If you like animals and biology, you may want to consider a profession as a veterinarian. It's a well-paying career that allows you to work with both animals and humans in an interesting and important position. Vets can work in a variety of settings from a pet clinic to a farm [source: BLS]. Read the tips listed below and learn about how to become a vet.
- Educational requirements Before going to veterinary school, you must complete a university degree with a high cumulative grade point average. You will also have to achieve a high score on the Graduate Record Examination (GRE). Preferred areas of background include animal science, biology and chemistry [source: University of Illinois]. Upon admission to a veterinary program, you will have to complete four years of study to obtain a degree as a doctor of veterinary medicine [source: UWYO].
- Residency program Although it's not required, it's recommended that you complete an internship or residency program upon graduation from veterinary school.

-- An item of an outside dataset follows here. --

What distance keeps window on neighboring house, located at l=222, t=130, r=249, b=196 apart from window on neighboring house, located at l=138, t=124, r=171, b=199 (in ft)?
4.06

This will involve working with experienced vets, and will help you familiarize yourself with the hands-on aspect of the career. These years of training can also provide specializations in certain fields of veterinary sciences [source: UWYO].
- Getting licensed Most states require vets to be licensed, however licensing requirements vary from state to state. Upon completing your education, find out the licensing requirements in the state where you plan on practicing. All states require applicants to pass the North American Veterinary Licensing Exam [source: BLS].
- Obtaining employment There are a number of avenues to obtain employment as a vet. Most recent graduates open their own practices, treating companion animals, such as dogs, cats and birds. However, private industries, government services and the military are all in need of veterinary services. Consider contacting your state or national government body or local farms or zoos for employment [source: UWYO].